Qu’est-ce que le macronisme ?

Gilles Finchelstein « Une chose est sûre, il ne se situe pas dans les cases classiques, puisque lui-même a récusé la division droite-gauche comme clivage structurant de la vie politique française. Est-il pour autant libéral ? C’est une définition imparfaite, car c’est un libéral qui, sur le plan politique, aime davantage le pouvoir que les contre-pouvoirs et, sur le plan économique, ne rechigne pas à l’intervention de l’Etat. Est-ce un progressiste ? Lui-même revendique le terme, et l’on voit bien l’utilité politique de ce mot dans le rassemblement qu’il a réussi à opérer. Mais, à l’épreuve du pouvoir, je ne suis pas sûr que ce soit éclairant. Est-il simplement un pragmatique ? Pour partie, là encore, mais le souci manifeste de l’efficacité ne résume pas sa démarche, qui repose également sur un corpus d’idées. A ce stade, il me paraît donc prématuré de définir le macronisme. La vérité de ce quinquennat n’est pas encore apparue. »

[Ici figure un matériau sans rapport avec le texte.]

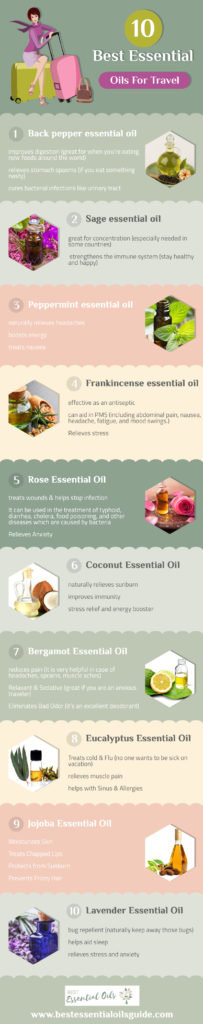 10 Best Essential Oils for Travel - What to pack in your essential oils travel kit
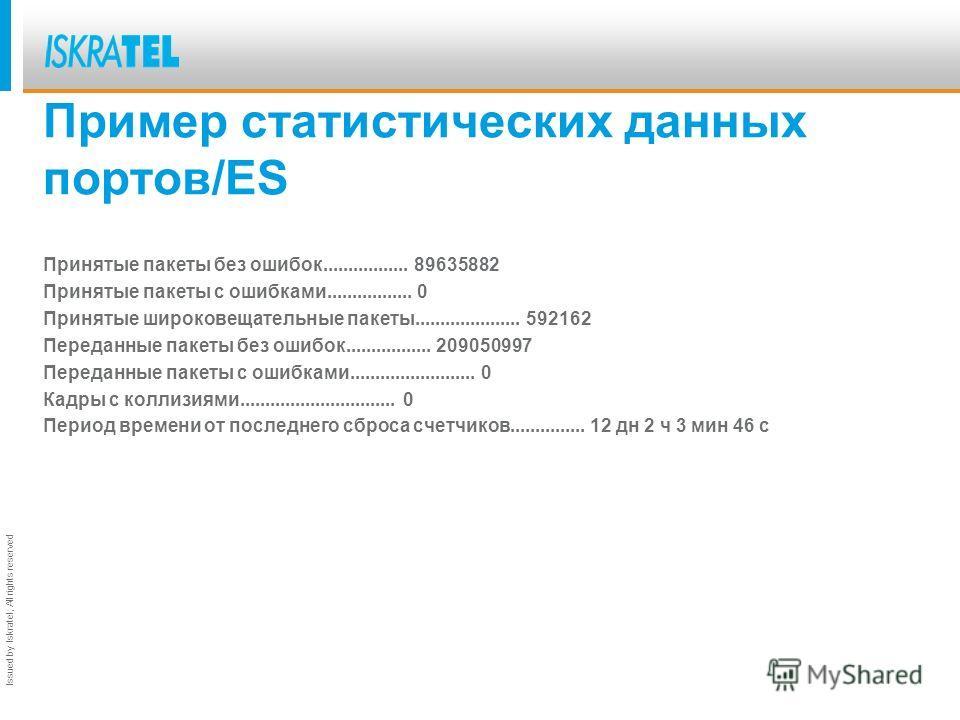 Issued by Iskratel; All rights reserved Определенные стороны порта Счетчики на входе / выходе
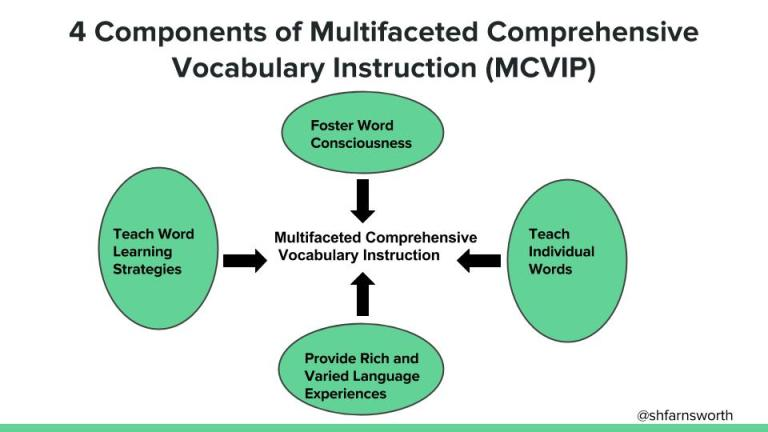Technofied Vocabulary Instruction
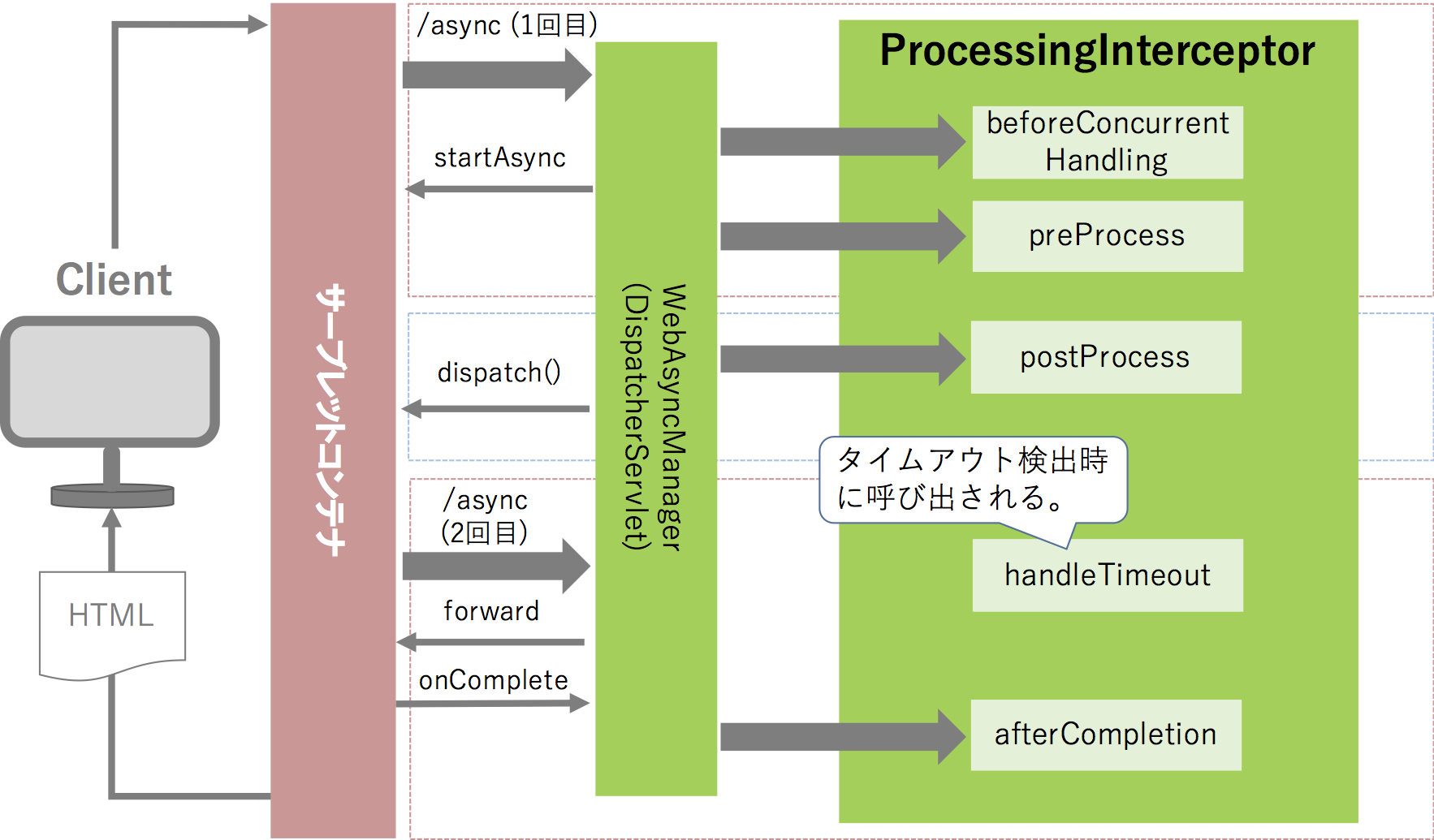 spring-mvc-async-processing-interceptor.png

Les incertitudes de l’opinion

Brice Teinturier « Beaucoup imaginaient une rentrée sociale difficile. Il n’en a rien été, parce qu’Emmanuel Macron a su actionner trois leviers. D’abord, le mouvement. En engageant des réformes tous azimuts, il donne le sentiment aux Français, qu’ils aient voté pour lui ou non, qu’il est en train de débloquer le pays. C’est essentiel, parce que ce sentiment, décourageant, d’un pays bloqué dominait depuis vingt ans. Deuxième levier, non moins puissant : il est en adéquation avec ses engagements de campagne. Cela n’a l’air de rien, mais l’infidélité plus ou moins nette à leurs promesses de campagne avait très vite plombé ses deux prédécesseurs. Troisième levier, enfin, la faiblesse des oppositions. C’est en jouant sur ces trois leviers qu’il a réussi, après un sérieux trou d’air cet été, à remonter la pente et à regagner près de 10 points d’opinions favorables entre septembre et aujourd’hui.

Mais cela ne résout pas une contradiction majeure. Du fait de quelques décisions emblématiques, comme la suppression de l’ISF ou la baisse des aides au logement, l’opinion estime, très massivement, qu’Emmanuel Macron mène une politique favorable aux riches. C’est d’autant plus sensible que la famille politique qu’il est en train de construire et d’élargir est socialement homogène et agrège les Français plus aisés, plus diplômés, plus confiants dans l’avenir, plus en phase avec la mondialisation. Mais il n’a pas réussi à répondre au besoin de protection et de justice qu’expriment les Français et en particulier les catégories populaires. Favoriser la mobilité, comme le préconise le chef de l’Etat, ne convainc pas les Français qu’ils seront mieux protégés. »

La politique économique

Mathilde Lemoine « Les premiers choix et en particulier le premier budget du quinquennat modifient-ils l’équation économique française ? Pas encore. Sur les grands équilibres macroéconomiques, la place de l’Etat dans l’économie, le poids de la dépense publique qui continue de croître ou la réduction du déficit qui résulte principalement de l’amélioration de la croissance, on reste dans des arbitrages assez classiques et conservateurs.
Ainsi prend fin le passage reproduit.